2 Replies Latest reply on Oct 9, 2015 8:54 AM by fox123

    Invalid dates in MySQL source tables are shown as NULL values in Teiid

    fox123

      Hi all,

       

      I am experiencing a problem on loading source tables from MySQL containing columns defined as DATE as datatype.

       

      In particular, I have this table:

      create table my.test (col1 DATE NOT NULL);
      
      

      with the following rows:

      insert into my.test VALUES('2015-10-01');
      insert into my.test VALUES('0000-00-00');
      
      

       

      When I query this table in Teiid, as a result, the invalid date '0000-00-00' is shown as NULL value.

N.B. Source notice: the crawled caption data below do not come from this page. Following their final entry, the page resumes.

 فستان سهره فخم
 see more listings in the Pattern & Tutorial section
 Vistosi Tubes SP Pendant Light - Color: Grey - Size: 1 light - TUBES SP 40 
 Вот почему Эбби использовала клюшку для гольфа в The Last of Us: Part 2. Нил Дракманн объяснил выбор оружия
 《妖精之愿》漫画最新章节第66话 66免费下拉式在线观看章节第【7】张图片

      As a side effect, when I run a query with a "IS NOT NULL" condition:

       

      select * from my.test where col1 is not null;
      
      

       

      the query is fully pushed down to MySQL that returns both rows, since the NULL value is actually not null in the source:

      col1
      2015-10-01
      <null>

      but I would expect the second row to be not returned by this query.

       

      On the other side, the "IS NULL" condition returns the expected result (only the row with NULL value).

       

      I wondered if showing an invalid date as NULL is a correct/expected behavior.

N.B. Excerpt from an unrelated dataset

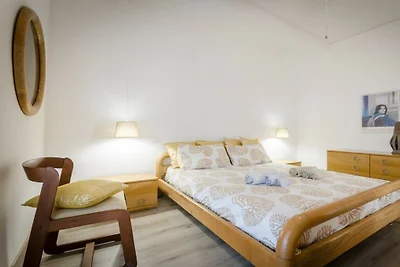 Vakantieappartement met 1 slaapkamer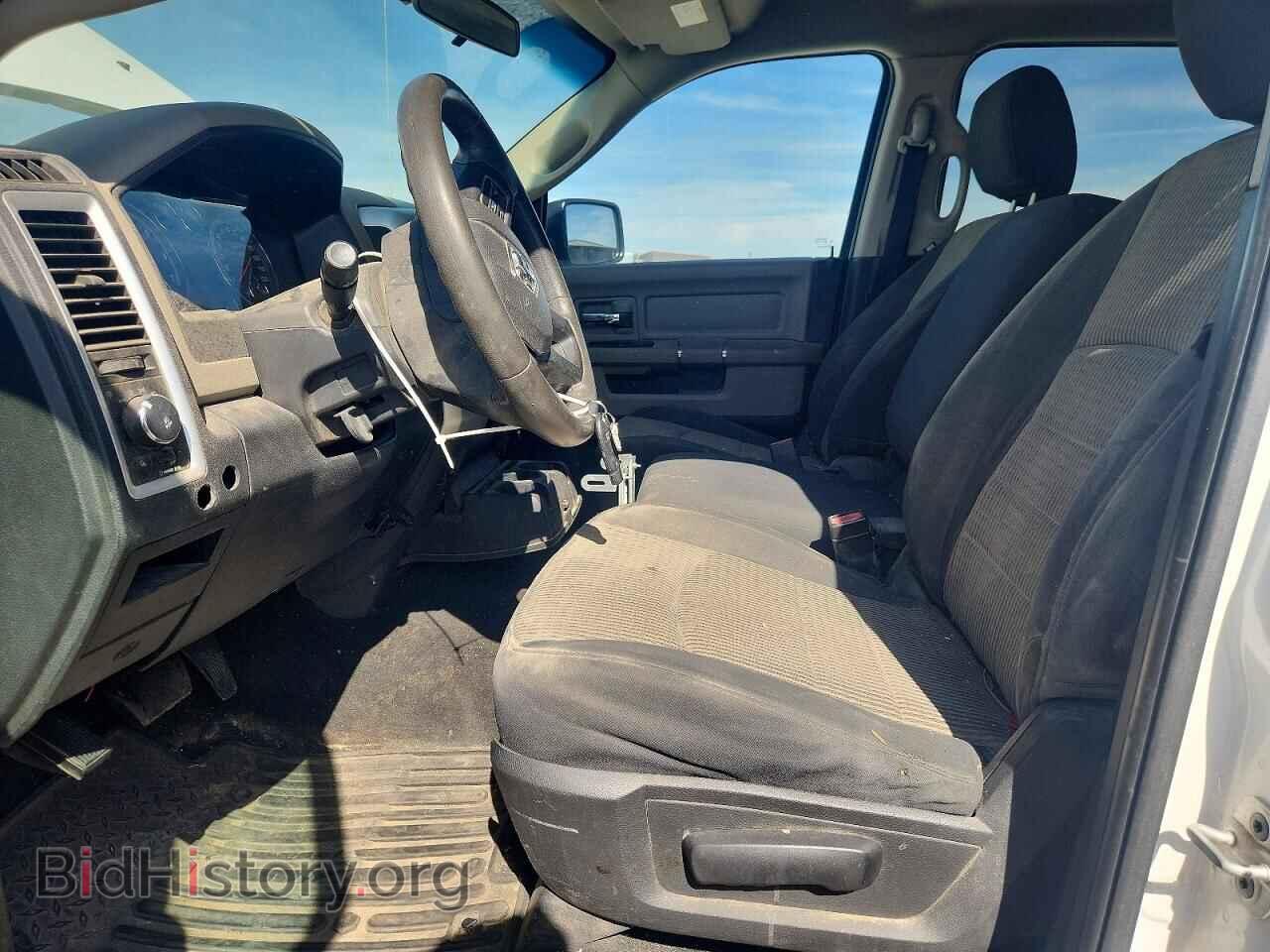 2012 DODGE RAM 1500 - VIN: 1C6RD7LP7CS249568 - Фото 7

        • 1. Re: Invalid dates in MySQL source tables are shown as NULL values in Teiid
          shawkins

          > I wondered if showing an invalid date as NULL is a correct/expected behavior.

           

          There isn't really a correct behavior here.  Mysql has non-standard behavior around the 0 / invalid datetime value and it appears you have already set zeroDateTimeBehavior=convertToNull.  Beyond that you would probably have to set the Teiid datatype of the column to string to differentiate between null and the 0 value.

          • 2. Re: Invalid dates in MySQL source tables are shown as NULL values in Teiid
            fox123

            Thanks for your reply.

            I can confirm you that I have already set zeroDateTimeBehavior=convertToNull to avoid the exception "java.sql.SQLException: Value '0000-00-00' can not be represented as java.sql.Date" thrown by the JDBC driver.

            If I add a cast to string, I can correctly see the 0 value and I can distinguish it from a real null.